Ciekawa jestem skąd on to brał, skoro i tak było zapewne niewiele zapasów czegokolwiek. Tak się zastanawiam czy był ktoś, kto ciebie nie lubił. Ale tak porządnie nie lubił, nie uwzględniając wrogów, bo to oczywiste, że miłością i sympatią do ciebie nie pałali.
Gdybym teraz potrafił zaliczyć glebę na płaskiej powierzchni to Hydra chyba spaliłaby się ze wstydu.
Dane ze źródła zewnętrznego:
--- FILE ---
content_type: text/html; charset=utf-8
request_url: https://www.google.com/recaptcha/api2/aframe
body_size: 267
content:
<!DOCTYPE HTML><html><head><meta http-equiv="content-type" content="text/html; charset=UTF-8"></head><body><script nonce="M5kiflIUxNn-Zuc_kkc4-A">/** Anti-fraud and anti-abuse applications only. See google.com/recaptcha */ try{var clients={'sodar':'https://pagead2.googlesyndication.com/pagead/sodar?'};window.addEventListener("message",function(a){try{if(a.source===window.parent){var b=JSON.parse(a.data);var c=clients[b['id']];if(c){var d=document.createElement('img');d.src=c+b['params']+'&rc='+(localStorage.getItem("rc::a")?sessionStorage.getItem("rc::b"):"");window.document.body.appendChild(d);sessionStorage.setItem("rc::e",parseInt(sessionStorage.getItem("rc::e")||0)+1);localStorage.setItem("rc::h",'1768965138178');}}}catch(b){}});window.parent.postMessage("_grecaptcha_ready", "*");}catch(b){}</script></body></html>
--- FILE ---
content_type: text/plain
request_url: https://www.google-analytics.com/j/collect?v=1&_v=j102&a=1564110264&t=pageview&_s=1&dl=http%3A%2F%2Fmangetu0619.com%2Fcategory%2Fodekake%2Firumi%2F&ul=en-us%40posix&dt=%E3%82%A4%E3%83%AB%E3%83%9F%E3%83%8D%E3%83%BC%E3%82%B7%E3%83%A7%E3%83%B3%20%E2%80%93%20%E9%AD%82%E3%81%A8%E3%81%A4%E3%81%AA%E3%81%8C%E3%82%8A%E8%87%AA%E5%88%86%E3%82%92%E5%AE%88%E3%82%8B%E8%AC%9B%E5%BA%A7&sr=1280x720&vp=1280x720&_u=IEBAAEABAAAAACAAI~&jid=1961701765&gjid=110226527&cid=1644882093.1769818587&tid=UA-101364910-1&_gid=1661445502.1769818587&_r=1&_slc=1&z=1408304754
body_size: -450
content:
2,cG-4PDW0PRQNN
Raczej nie wzbudzałbym zbyt wielkiego przerażenia, gdybym potykał się o własne nogi i ześlizgiwał z samochodów, prawda?
Potrafiłem bezbłędnie przetańczyć kilka piosenek, a potem przewrócić się przy schodzeniu z parkietu.
Lubię siedzieć na dachach, choć sam nie wiem dlaczego. Może i jestem wtedy łatwiejszym celem, ale jednak prościej mi się choć trochę odprężyć. I chyba naprawdę lepiej działa na myślenie.
Jestem kilkadziesiąt lat do tyłu, więc trochę ciężko samemu nadgonić nowinki techniczne. Czytam wszystkie schematy ramienia i już potrafię je odblokować, gdy się przytnie, ale nic poza tym. Widocznie ten talent też zniknął, albo siedzi gdzieś głęboko.  
Nie mam pojęcia. Mnie chyba albo się kochało, albo nienawidziło.

1 komentarz:

  1. N, przynajmniej przystojnie wygląda :D Mało romantyczny. To on jej powinien dać różę!
    Jak dla mnie to golf z falbanką i pelerynka :P Właśnie mnie ten pentagram trochę zmylił, bo gdyby był odwrócony, to fakt, symbol zła, ale tak to co... jakieś sacrum chyba. I tak czerwona gwiazdka najlepsiejsza.
    Hah, tego to chyba nie widziałam :D Masz rację!

    James, we mnie byś wzbudził przerażenie, bo nic nie przeraża bardziej niż zamaskowany facet z karabinem i metalową ręką lecący prosto na ciebie z impetem. Pomyśl sobie co czułby ktoś, na kogo byś się wywalił na przykład i przypomnij sobie siebie pod Stevem :D A gdybyś zleciał z samochodu to pewnie i tak wyglądałbyś przerażająco. I zabiłbyś śmiechem.
    Trochę jak kotek. Kotki lubią dachy. Może lubisz dlatego, że odpręża właśnie, jak sam mówisz. Chyba kiedyś spróbuję, chociaż pewnie zanim bym wlazła to już leżałabym na ziemi.
    Przy tak skomplikowanej i zaawansowanej technologii twojej ręki to powiedziałabym, że to wiele umieć ją odblokować. Tak mi się przynajmniej wydaje, że jest strasznie skomplikowana. Może więc jednak talent siedzi głęboko i powoli wyłazi. Dobrze by było.
    Jeszcze powiedz, że jak wchodziłeś gdziekolwiek to dokładnie połowa osób w pomieszczeniu cię kochała, a druga połowa nienawidziła.